**What you should do:** Please output the entries below from the line that contains "At what distance" through the final line, reproduced exactly and alone.

[Spatial question entries]
begin

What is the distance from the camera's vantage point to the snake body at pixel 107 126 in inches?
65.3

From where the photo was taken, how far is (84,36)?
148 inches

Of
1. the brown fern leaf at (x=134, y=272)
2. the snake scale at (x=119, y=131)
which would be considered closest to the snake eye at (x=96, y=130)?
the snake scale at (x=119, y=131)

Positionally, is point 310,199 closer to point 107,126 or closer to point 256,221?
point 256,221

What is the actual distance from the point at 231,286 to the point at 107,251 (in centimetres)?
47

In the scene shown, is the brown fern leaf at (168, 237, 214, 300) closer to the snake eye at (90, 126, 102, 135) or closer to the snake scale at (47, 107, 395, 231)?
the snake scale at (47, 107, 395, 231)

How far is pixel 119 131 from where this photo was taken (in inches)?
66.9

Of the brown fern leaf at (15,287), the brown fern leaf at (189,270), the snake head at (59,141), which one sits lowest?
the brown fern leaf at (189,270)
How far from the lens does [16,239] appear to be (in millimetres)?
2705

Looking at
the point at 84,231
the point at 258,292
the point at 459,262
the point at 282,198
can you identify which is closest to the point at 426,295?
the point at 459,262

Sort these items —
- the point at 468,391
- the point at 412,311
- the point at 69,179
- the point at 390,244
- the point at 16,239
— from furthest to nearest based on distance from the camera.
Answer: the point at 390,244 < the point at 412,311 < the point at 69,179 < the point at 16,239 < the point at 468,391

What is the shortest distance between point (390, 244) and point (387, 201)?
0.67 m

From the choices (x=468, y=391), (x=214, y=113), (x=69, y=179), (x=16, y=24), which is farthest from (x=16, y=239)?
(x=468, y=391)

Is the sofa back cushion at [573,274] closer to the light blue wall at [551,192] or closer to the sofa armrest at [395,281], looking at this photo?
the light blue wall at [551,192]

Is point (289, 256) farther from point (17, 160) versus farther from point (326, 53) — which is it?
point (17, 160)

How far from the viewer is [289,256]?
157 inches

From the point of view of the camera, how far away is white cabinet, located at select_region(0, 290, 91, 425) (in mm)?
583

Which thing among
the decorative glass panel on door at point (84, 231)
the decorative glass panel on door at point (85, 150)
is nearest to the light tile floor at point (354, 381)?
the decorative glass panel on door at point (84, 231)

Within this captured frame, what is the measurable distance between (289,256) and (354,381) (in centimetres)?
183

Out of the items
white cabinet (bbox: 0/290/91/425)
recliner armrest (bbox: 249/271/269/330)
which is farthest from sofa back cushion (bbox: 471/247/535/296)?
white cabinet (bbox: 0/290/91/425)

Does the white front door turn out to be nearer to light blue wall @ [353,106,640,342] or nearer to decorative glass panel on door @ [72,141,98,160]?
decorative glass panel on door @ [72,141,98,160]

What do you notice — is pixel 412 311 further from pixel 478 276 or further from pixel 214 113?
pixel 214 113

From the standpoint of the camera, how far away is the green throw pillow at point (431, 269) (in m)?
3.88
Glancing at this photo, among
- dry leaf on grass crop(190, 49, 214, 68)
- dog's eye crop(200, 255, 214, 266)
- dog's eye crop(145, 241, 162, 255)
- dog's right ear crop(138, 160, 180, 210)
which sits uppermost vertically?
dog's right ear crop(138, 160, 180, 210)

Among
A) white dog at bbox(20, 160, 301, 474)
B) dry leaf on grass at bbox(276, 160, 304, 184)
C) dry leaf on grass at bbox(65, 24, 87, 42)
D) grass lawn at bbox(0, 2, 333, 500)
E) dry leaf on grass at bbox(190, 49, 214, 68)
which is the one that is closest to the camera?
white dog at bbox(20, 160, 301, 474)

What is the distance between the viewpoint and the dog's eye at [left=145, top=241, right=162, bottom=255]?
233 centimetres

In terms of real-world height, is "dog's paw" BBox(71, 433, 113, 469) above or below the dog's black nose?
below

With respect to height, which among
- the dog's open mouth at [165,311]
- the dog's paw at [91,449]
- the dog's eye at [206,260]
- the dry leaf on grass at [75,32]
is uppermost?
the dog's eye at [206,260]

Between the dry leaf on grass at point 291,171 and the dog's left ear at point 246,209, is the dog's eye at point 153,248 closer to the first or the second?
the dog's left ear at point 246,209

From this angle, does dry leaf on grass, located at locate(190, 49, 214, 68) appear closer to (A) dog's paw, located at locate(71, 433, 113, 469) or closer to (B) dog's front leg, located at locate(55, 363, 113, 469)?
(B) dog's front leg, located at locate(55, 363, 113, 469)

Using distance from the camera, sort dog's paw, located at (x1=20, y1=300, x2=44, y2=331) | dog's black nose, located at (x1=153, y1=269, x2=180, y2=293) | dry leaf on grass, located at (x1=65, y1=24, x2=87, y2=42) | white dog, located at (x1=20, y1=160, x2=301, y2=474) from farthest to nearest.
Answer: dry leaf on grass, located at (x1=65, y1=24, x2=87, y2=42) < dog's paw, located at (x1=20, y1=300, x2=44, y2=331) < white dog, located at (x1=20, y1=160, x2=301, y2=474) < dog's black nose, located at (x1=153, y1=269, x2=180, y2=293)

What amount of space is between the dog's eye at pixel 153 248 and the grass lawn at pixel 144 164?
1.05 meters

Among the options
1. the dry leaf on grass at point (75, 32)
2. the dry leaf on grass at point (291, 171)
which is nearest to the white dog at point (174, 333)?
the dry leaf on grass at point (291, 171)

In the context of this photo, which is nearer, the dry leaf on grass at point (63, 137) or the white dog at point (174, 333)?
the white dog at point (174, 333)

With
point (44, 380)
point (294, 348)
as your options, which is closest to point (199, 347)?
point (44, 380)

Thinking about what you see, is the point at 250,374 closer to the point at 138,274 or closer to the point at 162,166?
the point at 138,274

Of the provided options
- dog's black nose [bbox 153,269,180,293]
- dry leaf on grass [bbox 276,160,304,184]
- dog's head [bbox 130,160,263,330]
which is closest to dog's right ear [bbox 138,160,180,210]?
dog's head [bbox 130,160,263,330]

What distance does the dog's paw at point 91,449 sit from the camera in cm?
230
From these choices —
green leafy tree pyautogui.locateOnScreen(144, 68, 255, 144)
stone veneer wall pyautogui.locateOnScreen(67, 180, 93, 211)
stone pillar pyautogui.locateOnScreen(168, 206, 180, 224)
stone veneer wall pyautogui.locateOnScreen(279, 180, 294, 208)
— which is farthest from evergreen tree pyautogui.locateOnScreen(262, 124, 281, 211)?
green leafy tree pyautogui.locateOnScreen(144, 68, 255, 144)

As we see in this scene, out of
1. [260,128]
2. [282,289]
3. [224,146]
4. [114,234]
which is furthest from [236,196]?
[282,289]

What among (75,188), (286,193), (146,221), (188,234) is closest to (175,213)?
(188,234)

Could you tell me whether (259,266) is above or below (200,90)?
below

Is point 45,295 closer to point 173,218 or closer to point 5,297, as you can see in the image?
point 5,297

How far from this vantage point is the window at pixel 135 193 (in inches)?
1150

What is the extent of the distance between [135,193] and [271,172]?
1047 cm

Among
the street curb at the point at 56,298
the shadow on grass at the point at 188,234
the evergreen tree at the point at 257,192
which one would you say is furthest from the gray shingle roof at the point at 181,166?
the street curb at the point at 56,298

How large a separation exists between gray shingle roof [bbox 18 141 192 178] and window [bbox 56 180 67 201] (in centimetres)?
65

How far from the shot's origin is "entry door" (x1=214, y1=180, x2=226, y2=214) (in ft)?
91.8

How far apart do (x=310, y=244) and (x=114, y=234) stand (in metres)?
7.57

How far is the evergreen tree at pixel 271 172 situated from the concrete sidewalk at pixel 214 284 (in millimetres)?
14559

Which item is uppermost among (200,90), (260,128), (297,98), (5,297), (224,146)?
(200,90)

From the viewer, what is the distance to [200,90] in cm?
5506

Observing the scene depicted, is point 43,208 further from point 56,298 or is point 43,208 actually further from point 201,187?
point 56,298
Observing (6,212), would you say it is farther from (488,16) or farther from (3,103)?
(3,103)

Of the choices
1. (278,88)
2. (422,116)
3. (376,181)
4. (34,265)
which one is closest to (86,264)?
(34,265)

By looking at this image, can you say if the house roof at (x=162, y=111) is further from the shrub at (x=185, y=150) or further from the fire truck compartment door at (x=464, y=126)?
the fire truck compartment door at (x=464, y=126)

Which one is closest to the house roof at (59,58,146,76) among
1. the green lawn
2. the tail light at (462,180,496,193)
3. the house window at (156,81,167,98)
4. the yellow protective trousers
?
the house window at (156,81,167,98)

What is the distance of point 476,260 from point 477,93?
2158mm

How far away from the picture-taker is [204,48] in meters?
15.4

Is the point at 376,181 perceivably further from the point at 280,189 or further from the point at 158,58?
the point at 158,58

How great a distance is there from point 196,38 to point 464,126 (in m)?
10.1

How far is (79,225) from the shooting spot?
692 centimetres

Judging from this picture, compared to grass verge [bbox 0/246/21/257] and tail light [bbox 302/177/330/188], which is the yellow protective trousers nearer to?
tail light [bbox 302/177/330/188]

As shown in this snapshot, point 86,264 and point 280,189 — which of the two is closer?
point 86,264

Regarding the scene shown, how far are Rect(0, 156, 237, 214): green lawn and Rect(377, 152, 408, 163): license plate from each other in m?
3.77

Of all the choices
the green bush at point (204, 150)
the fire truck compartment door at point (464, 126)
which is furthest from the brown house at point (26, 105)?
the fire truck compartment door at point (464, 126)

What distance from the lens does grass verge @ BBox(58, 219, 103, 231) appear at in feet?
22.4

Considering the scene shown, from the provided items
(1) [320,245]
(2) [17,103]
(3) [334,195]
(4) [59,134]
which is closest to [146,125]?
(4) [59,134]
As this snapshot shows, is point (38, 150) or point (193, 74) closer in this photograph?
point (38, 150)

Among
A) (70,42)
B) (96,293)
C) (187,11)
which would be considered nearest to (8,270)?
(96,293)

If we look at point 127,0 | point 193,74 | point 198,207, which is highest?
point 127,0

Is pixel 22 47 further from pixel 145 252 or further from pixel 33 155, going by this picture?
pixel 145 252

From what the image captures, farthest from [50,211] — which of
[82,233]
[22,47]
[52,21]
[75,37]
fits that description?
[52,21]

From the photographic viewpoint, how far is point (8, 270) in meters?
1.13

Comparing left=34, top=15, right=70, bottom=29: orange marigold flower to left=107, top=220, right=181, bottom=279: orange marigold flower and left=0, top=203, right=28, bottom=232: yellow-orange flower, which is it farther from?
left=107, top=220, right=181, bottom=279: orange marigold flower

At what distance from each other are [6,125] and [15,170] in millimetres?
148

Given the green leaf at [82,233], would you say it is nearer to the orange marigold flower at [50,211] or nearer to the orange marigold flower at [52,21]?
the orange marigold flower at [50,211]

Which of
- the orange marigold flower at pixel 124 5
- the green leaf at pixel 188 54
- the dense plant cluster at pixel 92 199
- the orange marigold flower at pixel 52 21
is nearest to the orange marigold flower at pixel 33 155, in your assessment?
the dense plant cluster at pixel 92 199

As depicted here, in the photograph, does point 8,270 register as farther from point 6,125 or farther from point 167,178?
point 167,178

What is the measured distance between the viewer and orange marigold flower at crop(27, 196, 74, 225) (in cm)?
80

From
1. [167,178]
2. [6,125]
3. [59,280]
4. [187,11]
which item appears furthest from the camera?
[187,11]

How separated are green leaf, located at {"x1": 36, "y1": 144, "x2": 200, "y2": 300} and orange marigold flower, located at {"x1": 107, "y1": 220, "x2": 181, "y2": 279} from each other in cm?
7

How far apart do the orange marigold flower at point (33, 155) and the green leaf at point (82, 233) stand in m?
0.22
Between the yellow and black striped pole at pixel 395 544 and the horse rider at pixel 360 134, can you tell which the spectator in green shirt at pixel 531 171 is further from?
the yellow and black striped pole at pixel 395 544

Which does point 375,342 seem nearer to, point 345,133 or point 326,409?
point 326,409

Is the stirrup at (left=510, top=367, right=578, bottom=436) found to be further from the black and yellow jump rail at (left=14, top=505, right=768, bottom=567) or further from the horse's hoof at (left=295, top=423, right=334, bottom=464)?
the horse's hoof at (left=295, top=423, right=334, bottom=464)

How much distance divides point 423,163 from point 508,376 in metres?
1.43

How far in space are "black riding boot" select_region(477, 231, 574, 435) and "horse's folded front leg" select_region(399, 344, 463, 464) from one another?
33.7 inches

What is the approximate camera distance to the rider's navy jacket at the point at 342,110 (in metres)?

end

**Response to this task:**
At what distance from each other are [6,125] and [15,170] in millimetres?
148

Given the green leaf at [82,233], would you say it is nearer to the orange marigold flower at [50,211] or nearer to the orange marigold flower at [52,21]?
the orange marigold flower at [50,211]

Which of
- the orange marigold flower at pixel 124 5
- the green leaf at pixel 188 54
- the dense plant cluster at pixel 92 199
- the orange marigold flower at pixel 52 21
is nearest to the orange marigold flower at pixel 33 155, in your assessment?
the dense plant cluster at pixel 92 199

As depicted here, in the photograph, does point 8,270 register as farther from point 6,125 or farther from point 167,178?
point 167,178

What is the measured distance between the viewer and orange marigold flower at crop(27, 196, 74, 225) (in cm)?
80

From
1. [167,178]
2. [6,125]
3. [59,280]
4. [187,11]
which item appears furthest from the camera?
[187,11]

How separated are green leaf, located at {"x1": 36, "y1": 144, "x2": 200, "y2": 300} and orange marigold flower, located at {"x1": 107, "y1": 220, "x2": 181, "y2": 279} from each other in cm?
7

How far apart do the orange marigold flower at point (33, 155) and the green leaf at point (82, 233) stand in m?
0.22
Between the yellow and black striped pole at pixel 395 544 and the horse rider at pixel 360 134, can you tell which the spectator in green shirt at pixel 531 171 is further from?
the yellow and black striped pole at pixel 395 544

Which does point 375,342 seem nearer to, point 345,133 or point 326,409?
point 326,409

Is the stirrup at (left=510, top=367, right=578, bottom=436) found to be further from the black and yellow jump rail at (left=14, top=505, right=768, bottom=567) or further from the horse's hoof at (left=295, top=423, right=334, bottom=464)?
the horse's hoof at (left=295, top=423, right=334, bottom=464)

How much distance divides point 423,163 from point 508,376 in metres?
1.43

How far in space are "black riding boot" select_region(477, 231, 574, 435) and "horse's folded front leg" select_region(399, 344, 463, 464) from one another?
33.7 inches

What is the approximate camera distance to the rider's navy jacket at the point at 342,110 (in metres)?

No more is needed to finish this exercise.